Jul 192016
 

Full Frame Comparison

Since I got my Nikon D7000 camera 6 years ago I’ve used it almost everyday. That is a lot of shutter clicks, 148,558 to be exact. It looks like I will be in the market for a new camera soon as the D7000 is only factory tested to 150,000 clicks. My dilemma is should I go full frame, or stick with my cropped frame?

I keep asking myself, is a full frame camera really worth it? I took a Nikon full frame D610 and a Nikon cropped frame D7100 on a test drive around Paris to see the real world differences.

What exactly is a “full frame” camera?

Film was the unchallenged king for a century and the most popular format was 35mm film. It was sometimes referred to as “small format” to differentiate it from “medium format” or “large format” cameras, but for most of us it was the standard film we used. Although called 35mm, it actually measured 36x24mm.

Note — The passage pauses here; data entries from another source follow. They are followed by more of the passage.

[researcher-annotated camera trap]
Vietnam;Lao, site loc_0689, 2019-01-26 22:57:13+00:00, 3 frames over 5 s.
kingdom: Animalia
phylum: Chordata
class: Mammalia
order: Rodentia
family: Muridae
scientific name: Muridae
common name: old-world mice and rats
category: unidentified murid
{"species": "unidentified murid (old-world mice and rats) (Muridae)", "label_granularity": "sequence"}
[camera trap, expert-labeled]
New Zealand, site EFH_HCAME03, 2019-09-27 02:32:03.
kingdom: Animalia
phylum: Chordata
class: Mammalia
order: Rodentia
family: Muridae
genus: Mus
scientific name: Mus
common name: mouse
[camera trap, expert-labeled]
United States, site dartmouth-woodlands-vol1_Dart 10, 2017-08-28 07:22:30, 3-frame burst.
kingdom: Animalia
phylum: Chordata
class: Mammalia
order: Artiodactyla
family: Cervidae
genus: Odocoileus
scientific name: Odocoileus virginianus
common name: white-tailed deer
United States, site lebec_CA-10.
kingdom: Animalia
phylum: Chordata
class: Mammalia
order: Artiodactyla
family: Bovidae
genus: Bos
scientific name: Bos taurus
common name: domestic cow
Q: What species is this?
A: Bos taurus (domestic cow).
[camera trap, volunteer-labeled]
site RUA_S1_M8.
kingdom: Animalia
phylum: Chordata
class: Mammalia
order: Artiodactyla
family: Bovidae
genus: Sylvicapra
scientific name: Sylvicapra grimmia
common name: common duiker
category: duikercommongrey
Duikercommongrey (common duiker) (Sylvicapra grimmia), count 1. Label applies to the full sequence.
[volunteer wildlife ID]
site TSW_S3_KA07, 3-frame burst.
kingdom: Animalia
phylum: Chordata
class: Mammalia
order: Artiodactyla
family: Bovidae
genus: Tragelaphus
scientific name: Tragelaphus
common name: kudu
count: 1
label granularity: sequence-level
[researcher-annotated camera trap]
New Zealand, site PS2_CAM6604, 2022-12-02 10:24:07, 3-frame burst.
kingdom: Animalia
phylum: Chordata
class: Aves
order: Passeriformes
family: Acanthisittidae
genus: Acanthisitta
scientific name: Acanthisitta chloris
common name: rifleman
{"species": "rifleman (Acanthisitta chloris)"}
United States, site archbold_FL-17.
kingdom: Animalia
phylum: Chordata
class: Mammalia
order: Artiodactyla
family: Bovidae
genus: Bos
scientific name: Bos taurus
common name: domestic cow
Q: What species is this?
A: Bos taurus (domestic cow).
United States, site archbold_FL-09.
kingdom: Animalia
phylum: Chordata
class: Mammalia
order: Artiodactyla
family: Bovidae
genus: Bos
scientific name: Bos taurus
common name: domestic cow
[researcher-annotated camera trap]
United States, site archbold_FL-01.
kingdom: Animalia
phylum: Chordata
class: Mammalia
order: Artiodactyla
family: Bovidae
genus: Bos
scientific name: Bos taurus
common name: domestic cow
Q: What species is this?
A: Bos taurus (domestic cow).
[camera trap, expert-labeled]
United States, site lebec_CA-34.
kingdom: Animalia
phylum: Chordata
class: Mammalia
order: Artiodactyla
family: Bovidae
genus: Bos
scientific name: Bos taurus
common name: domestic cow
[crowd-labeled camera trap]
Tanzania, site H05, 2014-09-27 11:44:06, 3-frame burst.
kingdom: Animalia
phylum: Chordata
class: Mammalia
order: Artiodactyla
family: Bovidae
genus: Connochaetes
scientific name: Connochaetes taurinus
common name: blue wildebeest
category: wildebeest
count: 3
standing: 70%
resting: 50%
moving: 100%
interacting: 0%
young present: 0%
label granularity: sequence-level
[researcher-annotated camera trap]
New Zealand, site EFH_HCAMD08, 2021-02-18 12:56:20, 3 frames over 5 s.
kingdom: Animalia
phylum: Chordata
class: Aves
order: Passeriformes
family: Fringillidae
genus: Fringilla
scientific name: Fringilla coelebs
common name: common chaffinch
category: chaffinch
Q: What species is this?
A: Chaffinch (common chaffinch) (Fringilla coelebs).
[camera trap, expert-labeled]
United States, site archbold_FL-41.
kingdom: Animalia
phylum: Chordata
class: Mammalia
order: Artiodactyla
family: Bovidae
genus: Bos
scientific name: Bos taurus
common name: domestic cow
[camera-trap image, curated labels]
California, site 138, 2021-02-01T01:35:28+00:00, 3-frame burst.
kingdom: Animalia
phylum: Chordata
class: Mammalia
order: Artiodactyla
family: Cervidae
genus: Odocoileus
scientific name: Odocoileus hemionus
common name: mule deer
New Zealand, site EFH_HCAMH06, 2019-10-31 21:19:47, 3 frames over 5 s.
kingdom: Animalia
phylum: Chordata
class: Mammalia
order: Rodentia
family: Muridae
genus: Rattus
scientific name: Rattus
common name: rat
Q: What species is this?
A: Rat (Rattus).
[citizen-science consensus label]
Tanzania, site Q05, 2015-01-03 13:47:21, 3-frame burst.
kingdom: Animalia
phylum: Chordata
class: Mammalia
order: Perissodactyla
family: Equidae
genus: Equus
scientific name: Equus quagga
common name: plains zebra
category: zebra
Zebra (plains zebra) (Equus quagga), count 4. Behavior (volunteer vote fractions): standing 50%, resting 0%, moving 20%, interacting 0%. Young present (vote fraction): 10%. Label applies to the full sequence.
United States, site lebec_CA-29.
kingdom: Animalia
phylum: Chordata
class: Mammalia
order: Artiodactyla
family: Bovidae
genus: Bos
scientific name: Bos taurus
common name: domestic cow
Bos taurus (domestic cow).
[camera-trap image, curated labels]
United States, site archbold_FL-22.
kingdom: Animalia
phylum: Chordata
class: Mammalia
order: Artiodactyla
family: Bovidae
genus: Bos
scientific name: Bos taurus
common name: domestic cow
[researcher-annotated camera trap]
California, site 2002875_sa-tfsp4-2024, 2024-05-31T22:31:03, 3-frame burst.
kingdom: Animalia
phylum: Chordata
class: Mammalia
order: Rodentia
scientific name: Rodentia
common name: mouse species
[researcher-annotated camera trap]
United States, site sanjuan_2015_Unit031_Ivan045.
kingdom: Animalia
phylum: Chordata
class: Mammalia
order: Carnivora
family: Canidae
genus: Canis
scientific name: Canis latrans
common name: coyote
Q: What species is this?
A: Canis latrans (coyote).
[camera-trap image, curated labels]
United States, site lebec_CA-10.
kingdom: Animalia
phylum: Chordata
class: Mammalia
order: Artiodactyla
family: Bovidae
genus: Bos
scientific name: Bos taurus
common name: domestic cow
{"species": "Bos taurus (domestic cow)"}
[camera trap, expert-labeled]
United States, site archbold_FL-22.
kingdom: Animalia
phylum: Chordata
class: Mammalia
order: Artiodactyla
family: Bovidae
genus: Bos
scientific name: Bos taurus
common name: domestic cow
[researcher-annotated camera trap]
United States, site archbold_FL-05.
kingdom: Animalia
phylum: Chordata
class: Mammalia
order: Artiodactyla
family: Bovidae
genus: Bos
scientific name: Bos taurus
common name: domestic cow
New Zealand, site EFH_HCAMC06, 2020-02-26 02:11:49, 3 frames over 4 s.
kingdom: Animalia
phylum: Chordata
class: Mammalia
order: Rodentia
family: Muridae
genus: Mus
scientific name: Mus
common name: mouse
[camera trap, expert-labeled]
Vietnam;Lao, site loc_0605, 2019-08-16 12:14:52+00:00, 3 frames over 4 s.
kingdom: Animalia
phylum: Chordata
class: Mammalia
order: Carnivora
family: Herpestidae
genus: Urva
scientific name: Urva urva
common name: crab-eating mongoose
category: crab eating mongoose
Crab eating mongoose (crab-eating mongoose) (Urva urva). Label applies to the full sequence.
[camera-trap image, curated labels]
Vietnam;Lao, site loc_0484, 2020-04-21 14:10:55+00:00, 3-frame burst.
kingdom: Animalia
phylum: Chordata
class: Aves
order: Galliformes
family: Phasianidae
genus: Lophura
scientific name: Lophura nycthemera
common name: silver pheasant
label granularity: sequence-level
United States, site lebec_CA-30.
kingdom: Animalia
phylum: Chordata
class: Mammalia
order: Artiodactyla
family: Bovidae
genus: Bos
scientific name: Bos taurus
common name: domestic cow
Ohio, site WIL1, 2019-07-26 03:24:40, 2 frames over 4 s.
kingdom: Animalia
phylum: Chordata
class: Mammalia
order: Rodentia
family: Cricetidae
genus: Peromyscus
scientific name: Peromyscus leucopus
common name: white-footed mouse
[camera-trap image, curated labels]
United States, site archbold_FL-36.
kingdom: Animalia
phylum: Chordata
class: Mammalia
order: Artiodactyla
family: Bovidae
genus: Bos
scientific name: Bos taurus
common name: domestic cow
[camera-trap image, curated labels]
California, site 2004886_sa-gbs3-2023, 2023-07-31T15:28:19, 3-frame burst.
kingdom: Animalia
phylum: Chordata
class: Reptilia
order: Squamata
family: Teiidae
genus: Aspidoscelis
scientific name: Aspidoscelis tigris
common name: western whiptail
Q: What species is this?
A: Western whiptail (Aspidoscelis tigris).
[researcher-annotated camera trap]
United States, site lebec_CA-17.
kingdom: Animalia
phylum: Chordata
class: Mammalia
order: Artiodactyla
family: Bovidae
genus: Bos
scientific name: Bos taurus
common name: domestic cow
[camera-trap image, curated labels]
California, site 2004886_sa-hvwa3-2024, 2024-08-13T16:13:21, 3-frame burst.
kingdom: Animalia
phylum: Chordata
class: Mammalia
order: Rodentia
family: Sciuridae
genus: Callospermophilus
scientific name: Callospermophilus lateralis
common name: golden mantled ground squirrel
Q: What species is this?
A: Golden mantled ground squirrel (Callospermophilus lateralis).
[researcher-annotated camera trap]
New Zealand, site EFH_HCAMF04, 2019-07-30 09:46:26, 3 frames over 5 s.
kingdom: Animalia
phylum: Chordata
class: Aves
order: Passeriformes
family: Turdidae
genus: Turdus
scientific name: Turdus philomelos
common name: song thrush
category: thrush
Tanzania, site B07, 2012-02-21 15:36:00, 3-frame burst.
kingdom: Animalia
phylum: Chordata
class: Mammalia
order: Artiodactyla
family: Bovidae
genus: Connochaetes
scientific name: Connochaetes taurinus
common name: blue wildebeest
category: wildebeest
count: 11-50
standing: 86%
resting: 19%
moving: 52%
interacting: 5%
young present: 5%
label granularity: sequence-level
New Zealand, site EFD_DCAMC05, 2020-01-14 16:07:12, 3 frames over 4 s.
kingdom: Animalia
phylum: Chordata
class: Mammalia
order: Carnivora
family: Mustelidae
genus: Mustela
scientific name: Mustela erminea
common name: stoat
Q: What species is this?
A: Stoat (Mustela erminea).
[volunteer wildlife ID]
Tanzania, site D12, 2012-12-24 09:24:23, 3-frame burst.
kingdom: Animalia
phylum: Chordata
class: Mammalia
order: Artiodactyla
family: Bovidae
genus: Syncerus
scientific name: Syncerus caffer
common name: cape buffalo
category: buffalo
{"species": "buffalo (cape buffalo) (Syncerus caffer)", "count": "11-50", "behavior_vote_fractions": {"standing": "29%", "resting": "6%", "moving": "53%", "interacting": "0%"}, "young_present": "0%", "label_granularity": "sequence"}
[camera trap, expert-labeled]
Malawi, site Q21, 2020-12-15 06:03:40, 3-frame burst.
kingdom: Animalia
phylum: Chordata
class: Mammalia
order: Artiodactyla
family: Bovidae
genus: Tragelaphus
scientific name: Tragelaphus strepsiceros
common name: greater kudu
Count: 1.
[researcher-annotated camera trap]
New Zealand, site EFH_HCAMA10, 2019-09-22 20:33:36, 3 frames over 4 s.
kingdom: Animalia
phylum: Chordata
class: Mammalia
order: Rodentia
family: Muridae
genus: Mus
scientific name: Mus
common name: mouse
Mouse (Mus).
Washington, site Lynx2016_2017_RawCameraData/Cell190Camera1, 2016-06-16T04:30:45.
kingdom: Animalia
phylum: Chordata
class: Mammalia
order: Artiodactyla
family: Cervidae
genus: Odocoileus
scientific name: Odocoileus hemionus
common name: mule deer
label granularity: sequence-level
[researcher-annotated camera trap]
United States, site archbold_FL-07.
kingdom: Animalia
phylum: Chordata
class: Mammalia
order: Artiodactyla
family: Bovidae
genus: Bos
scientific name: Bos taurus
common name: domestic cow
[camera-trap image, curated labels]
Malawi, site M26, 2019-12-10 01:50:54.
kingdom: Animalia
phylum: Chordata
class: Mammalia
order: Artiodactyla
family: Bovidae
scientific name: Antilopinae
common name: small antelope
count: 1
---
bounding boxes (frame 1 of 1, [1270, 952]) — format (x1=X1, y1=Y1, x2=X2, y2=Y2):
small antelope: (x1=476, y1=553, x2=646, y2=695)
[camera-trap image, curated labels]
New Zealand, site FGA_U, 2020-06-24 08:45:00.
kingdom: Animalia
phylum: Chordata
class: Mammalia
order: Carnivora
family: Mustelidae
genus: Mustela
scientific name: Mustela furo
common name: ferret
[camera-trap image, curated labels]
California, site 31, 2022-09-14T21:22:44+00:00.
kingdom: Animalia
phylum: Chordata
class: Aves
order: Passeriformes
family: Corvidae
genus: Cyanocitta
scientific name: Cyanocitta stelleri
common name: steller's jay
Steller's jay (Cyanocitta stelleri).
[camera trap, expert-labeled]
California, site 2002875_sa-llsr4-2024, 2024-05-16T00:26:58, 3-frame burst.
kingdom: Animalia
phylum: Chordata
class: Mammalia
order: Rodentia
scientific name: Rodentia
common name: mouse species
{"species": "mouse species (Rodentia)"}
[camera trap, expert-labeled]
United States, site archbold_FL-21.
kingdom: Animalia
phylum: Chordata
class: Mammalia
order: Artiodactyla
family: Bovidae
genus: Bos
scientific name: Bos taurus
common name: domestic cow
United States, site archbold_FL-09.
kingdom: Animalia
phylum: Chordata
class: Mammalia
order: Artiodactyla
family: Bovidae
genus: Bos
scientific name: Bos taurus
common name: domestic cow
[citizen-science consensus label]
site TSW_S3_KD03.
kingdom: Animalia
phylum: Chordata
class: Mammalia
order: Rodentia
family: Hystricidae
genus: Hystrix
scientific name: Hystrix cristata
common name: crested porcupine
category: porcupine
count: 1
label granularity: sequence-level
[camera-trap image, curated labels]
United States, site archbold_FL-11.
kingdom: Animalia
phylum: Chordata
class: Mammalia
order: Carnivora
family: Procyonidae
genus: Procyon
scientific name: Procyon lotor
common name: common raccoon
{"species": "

When they started making digital cameras they used a smaller sensor than their film counterparts, roughly 24x16mm, but the bodies still took advantage of the same 35mm lens. The smaller sensor size meant there was a part of the image that never made it to the smaller sensor. About a decade ago, developers in Japan decided to increase the size of their sensors to the equivalent of 35mm film and as a very cleaver marketing ploy, called them “full frame” renaming their current cameras as merely “cropped frame.”

Makes you feel like you’re missing out right? Lets take a look at some of the key differences.